For weeks, former Bush administration officials have been attacking President Obama for “dithering” on whether to send more troops to Afghanistan, with Vice President Cheney saying that “signals of indecision out of Washington hurt our allies and embolden our adversaries.” But these Bush officials are also facing criticisms for largely neglecting Afghanistan in order to invade Iraq. In response, they have been citing an Afghanistan strategy report they handed off to the Obama administration that clearly laid out recommendations for moving forward. From Cheney’s recent remarks to the Center for Security Policy:

In the fall of 2008, fully aware of the need to meet new challenges being posed by the Taliban, we dug into every aspect of Afghanistan policy, assembling a team that repeatedly went into the country, reviewing options and recommendations, and briefing President-elect Obama’s team. They asked us not to announce our findings publicly, and we agreed, giving them the benefit of our work and the benefit of the doubt.

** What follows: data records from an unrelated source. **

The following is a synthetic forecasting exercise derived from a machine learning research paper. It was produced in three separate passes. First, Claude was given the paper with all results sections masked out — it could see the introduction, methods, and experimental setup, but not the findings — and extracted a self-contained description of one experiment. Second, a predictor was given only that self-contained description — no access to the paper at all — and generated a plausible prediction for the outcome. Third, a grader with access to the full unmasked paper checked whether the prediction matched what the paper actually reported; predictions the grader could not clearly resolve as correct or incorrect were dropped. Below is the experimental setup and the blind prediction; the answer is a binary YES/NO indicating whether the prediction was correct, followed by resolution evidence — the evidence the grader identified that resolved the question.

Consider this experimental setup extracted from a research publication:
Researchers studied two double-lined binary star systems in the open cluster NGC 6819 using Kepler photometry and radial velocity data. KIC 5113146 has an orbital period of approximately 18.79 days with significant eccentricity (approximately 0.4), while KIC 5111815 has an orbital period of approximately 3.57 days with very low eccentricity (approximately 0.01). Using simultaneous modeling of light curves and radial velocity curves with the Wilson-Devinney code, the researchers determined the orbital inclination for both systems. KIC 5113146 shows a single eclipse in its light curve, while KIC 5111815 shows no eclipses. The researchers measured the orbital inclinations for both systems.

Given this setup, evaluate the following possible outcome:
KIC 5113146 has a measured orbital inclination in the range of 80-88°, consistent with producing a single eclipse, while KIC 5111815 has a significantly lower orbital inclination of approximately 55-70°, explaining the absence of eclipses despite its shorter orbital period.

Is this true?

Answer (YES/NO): YES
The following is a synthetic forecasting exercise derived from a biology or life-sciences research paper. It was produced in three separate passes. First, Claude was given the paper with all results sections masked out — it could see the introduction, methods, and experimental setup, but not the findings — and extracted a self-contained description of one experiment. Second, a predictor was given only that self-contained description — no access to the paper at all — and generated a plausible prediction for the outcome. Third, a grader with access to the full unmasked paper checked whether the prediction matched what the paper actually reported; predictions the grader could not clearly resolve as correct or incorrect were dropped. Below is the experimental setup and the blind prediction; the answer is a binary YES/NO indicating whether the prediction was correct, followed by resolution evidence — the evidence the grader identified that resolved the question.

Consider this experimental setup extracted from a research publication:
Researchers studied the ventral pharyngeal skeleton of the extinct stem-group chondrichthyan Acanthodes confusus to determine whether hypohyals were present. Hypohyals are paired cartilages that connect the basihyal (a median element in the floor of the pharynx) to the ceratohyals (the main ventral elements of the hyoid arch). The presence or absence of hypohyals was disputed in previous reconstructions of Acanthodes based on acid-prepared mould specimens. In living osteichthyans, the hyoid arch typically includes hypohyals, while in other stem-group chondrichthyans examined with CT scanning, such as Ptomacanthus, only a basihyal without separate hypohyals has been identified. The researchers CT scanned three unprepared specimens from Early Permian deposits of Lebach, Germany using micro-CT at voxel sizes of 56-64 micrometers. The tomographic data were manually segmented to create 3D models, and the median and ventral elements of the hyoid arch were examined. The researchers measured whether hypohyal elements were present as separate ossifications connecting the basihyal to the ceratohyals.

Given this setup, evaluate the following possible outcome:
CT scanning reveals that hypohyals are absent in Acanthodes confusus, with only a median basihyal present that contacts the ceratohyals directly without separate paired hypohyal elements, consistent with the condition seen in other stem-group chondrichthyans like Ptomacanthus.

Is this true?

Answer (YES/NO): YES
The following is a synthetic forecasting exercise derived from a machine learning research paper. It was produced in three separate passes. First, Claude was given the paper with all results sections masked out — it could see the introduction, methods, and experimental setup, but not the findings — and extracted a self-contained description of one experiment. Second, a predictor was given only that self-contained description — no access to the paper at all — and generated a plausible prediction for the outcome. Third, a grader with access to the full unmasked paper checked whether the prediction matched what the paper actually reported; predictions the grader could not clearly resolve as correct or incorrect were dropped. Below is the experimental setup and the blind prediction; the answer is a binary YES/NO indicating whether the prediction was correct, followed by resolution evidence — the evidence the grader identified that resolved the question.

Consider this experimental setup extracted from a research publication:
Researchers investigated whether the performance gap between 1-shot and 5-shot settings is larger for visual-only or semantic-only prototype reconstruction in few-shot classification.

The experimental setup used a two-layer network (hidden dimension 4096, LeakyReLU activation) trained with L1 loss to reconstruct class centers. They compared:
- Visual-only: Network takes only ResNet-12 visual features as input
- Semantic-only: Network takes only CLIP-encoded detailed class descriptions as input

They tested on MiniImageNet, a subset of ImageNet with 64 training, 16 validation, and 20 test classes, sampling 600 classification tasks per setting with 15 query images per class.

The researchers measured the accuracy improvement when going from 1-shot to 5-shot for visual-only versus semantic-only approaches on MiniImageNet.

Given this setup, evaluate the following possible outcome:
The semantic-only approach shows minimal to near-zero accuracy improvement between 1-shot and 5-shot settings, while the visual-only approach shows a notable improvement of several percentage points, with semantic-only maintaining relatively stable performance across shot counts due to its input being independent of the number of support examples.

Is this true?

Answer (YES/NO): NO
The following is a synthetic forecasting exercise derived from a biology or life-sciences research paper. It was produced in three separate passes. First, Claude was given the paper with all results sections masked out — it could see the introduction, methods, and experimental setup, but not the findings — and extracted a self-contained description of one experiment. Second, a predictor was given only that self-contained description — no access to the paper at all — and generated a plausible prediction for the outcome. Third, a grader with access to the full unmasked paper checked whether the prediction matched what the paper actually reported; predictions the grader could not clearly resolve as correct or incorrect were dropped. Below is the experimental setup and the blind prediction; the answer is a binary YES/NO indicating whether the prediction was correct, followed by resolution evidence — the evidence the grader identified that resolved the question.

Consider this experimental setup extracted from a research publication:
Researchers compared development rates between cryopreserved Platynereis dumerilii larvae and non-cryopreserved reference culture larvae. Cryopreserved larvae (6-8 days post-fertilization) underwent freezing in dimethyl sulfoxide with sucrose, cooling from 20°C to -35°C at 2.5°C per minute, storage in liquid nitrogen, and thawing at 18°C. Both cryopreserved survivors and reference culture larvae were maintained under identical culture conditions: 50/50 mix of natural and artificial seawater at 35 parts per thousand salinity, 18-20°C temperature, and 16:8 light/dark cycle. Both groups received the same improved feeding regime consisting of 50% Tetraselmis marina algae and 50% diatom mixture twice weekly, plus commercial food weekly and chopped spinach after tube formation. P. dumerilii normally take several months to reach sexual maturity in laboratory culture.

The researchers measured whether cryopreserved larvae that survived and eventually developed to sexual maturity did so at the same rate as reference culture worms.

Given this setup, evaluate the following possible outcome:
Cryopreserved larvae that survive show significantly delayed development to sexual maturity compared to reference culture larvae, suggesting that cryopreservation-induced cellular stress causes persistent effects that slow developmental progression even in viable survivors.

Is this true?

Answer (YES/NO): YES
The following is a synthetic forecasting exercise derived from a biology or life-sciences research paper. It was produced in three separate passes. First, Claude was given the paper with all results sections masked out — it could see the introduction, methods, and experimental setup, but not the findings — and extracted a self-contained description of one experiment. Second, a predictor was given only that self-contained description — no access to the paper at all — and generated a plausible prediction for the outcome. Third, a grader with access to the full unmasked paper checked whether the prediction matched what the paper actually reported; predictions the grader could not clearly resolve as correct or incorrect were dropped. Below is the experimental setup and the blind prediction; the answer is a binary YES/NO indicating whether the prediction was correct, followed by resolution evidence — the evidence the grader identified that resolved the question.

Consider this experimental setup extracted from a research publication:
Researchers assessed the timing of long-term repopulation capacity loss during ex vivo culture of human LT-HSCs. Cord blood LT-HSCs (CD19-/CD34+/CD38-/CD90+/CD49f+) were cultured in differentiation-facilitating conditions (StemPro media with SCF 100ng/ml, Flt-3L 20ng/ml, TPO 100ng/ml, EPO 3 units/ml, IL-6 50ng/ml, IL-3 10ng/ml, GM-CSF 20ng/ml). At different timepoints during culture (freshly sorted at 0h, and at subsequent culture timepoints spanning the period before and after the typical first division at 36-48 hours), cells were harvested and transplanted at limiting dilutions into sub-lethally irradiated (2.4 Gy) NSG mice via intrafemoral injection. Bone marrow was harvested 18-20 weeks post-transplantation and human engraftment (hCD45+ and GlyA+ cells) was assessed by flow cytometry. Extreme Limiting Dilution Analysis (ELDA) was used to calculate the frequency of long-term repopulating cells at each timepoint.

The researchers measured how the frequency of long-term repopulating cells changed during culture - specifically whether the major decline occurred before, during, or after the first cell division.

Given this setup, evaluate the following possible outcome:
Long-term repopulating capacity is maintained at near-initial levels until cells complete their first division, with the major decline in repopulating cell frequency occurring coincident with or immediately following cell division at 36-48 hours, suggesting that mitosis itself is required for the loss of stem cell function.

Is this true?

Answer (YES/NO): NO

Today on ABC’s This Week, Center for American Progress President and CEO John Podesta revealed that the Bush administration spent just one hour on that report:

PODESTA: [T]hey did present him with a report at the very end of the Bush administration, but I have it from reliable sources that the principals in the Bush administration spent one hour on that report before they handed it off to Obama.

Watch it:

Recently, Sen. Ted Kaufman (D-DE) — a former top aide to Biden and co-chair of the Vice President’s transition team — said that the Bush administration basically just “threw” the report “to the transition team as they were going out the door”:

KAUFMAN: So for him [Cheney] to come in at the end and say, “Well, we did it wrong for eight years. But then, in the end, we gave them a plan which really is what they should have used.” Let me tell you something: This administration came in. Rahm Emanuel was there. I was on the transition team on this. They started from scratch on Afghanistan. They took a blank piece of paper out and said, “What are we going to do to get this thing done?” … It was absolutely the perfect time to take a hard look at what we’re doing.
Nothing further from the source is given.